Work item →
Every entry is to be reproduced word for word, but the images are not.

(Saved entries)
* * * *

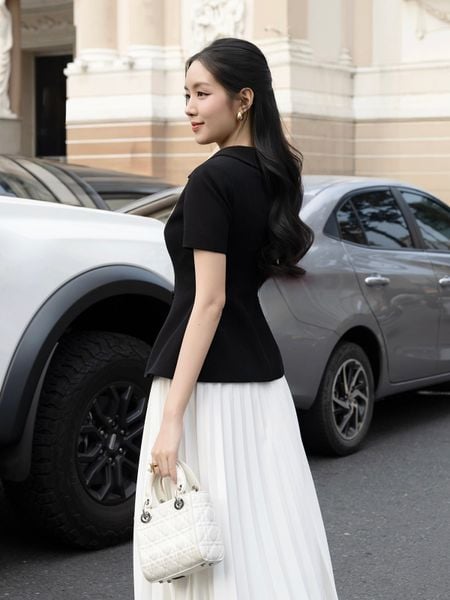 Trực diện Áo kiểu công sở peplum cổ vuông AAB23B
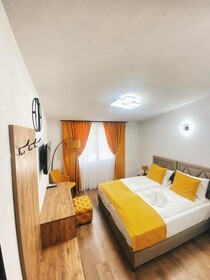 Hotel & Restaurant Domestika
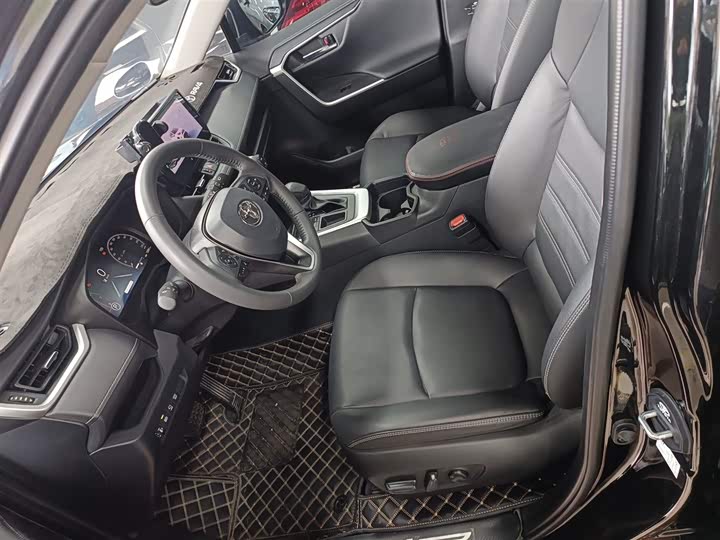 Photo 15 - Toyota RAV4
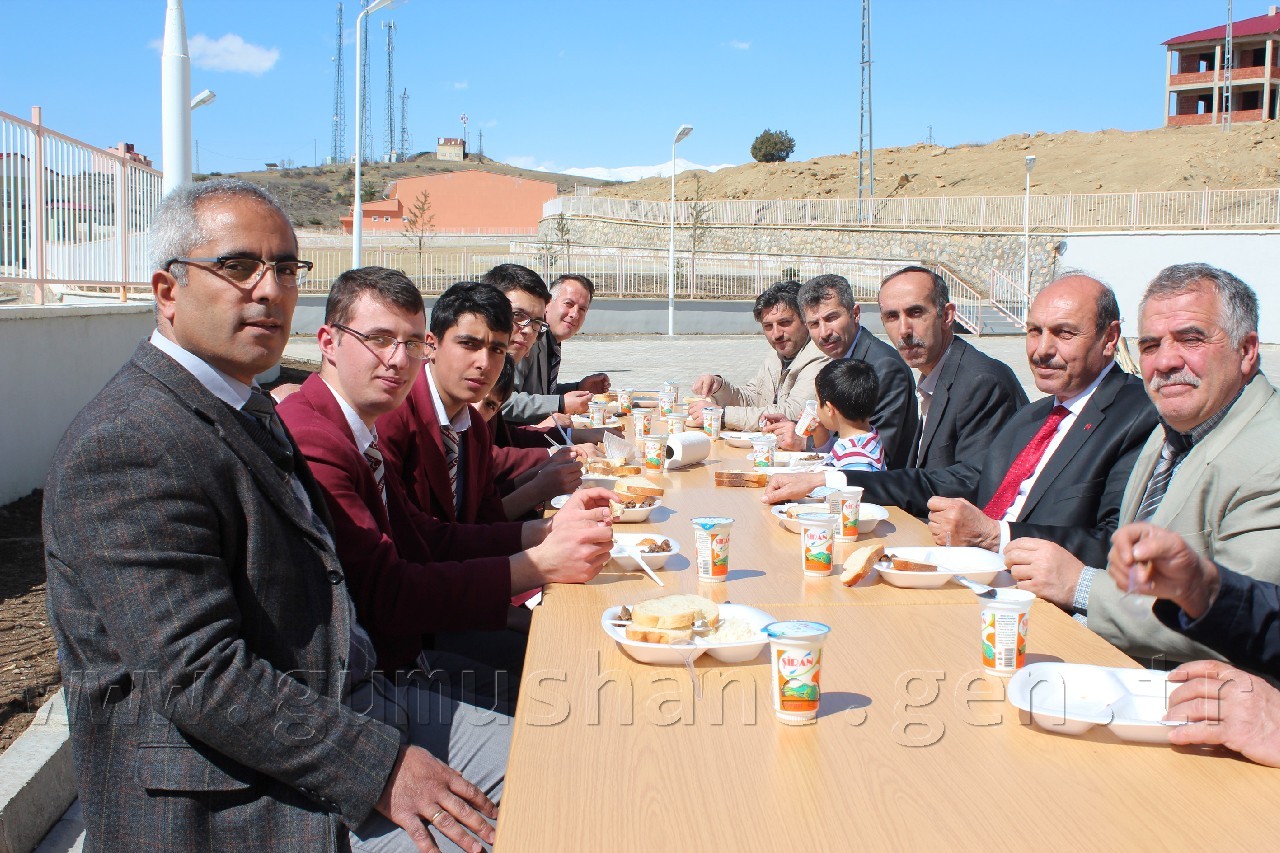 Şehit Teğmen Tuna Kara Anadolu Lisesi Nevruz Geleneğini Devam Ettirdi 7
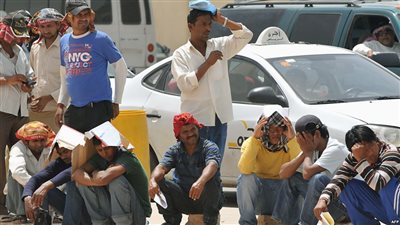 آلاف العمال الآسيويين الذين صرفوا من عملهم عالقون في السعودية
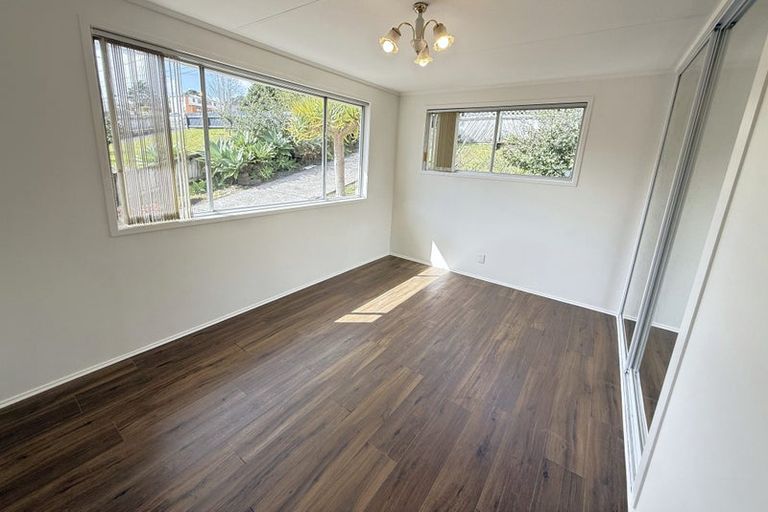 Photo of property in 9 William Souter Street, Forrest Hill, Auckland, 0620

* * * *

Answer box →
 Trực diện Áo kiểu công sở peplum cổ vuông AAB23B
 Hotel & Restaurant Domestika
 Photo 15 - Toyota RAV4
 Şehit Teğmen Tuna Kara Anadolu Lisesi Nevruz Geleneğini Devam Ettirdi 7
 آلاف العمال الآسيويين الذين صرفوا من عملهم عالقون في السعودية
 Photo of property in 9 William Souter Street, Forrest Hill, Auckland, 0620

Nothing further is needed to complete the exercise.